● **Task statement**: Below is a block of records; reproduce all of them exactly and leave out any pictures.

■ ■ ■

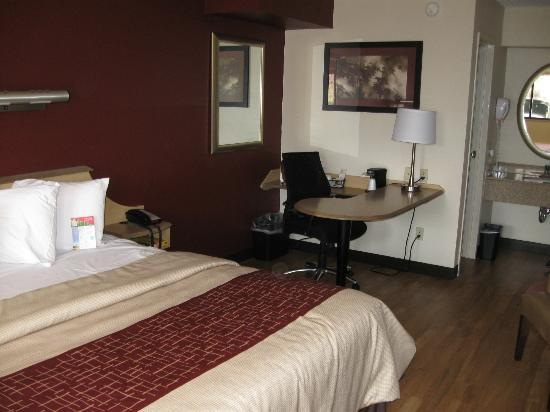 Red Roof Inn Erie: Newly renovated room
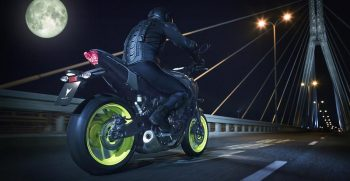 2018-Yamaha-MT-07-EU-Night-Fluo-Action-007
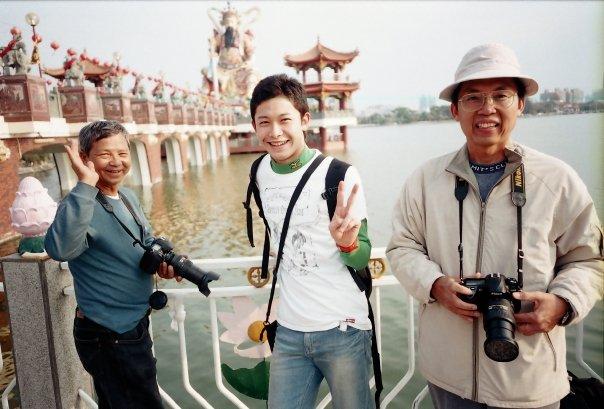 2009年の台湾高雄。左のおじさんは台湾語しかしゃべれなかった。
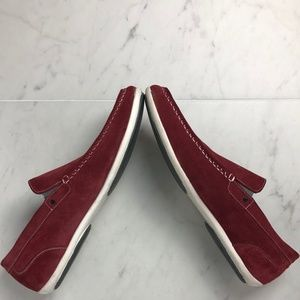 ~Kenneth Cole Reaction~ Red Suede Driving Loafer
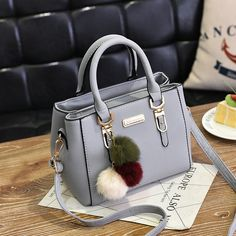 Women messenger bags hairball ornaments totes crossbody shoulder bags solid sequined handbag hotsale party purse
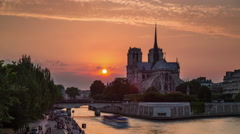 Sunset notre dame de paris river bay panorama 4k time lapse france Stock Footage
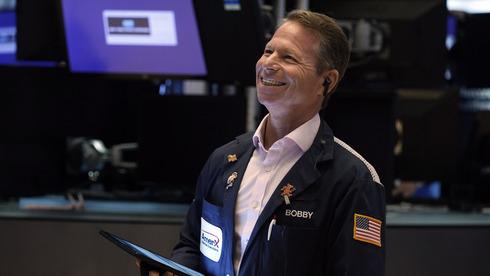 הבנקים דחפו את וול סטריט לעליות; איירון סורס טיפסה ב-3.7%, מודרנה - ב-3.2%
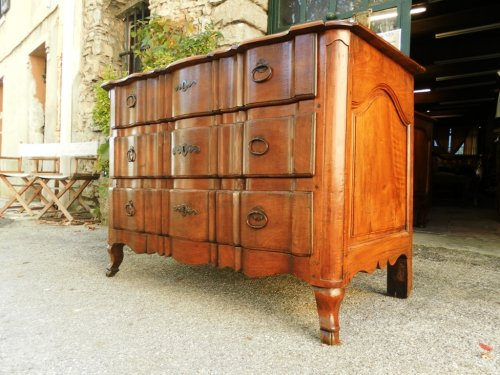 Antiquités - 18th Century French commode or chest of drawers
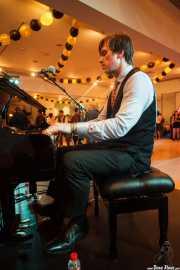Gordon Webster, pianista y cantante de The Gordon Webster Band, Gastroswing - Artium, Vitoria-Gasteiz. 2015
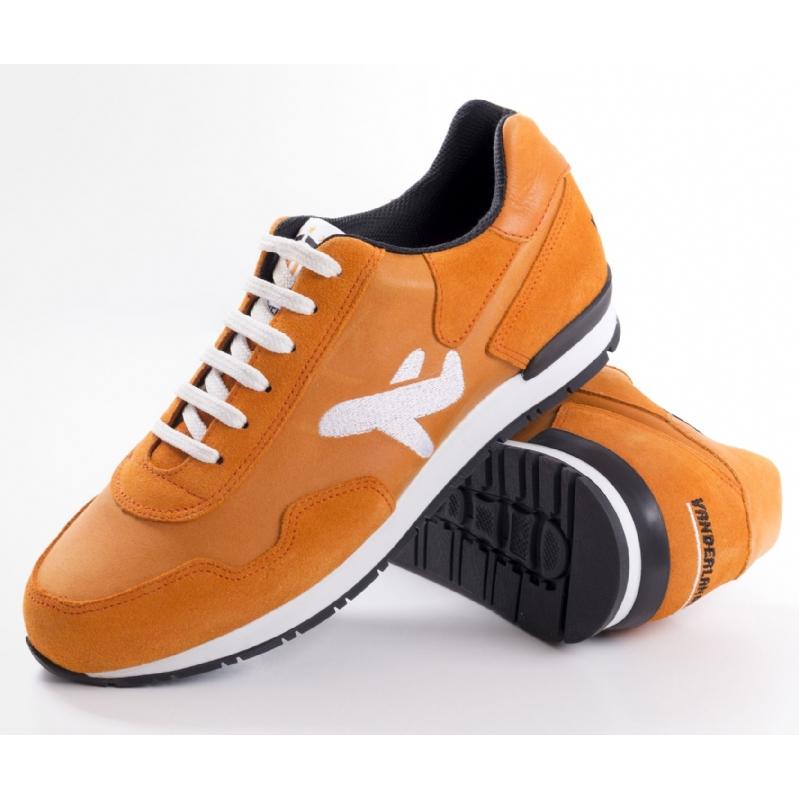 je eigen sportschoenen!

■ ■ ■

● **Response below**:
 Red Roof Inn Erie: Newly renovated room
 2018-Yamaha-MT-07-EU-Night-Fluo-Action-007
 2009年の台湾高雄。左のおじさんは台湾語しかしゃべれなかった。
 ~Kenneth Cole Reaction~ Red Suede Driving Loafer
 Women messenger bags hairball ornaments totes crossbody shoulder bags solid sequined handbag hotsale party purse
 Sunset notre dame de paris river bay panorama 4k time lapse france Stock Footage
 הבנקים דחפו את וול סטריט לעליות; איירון סורס טיפסה ב-3.7%, מודרנה - ב-3.2%
 Antiquités - 18th Century French commode or chest of drawers
Gordon Webster, pianista y cantante de The Gordon Webster Band, Gastroswing - Artium, Vitoria-Gasteiz. 2015
 je eigen sportschoenen!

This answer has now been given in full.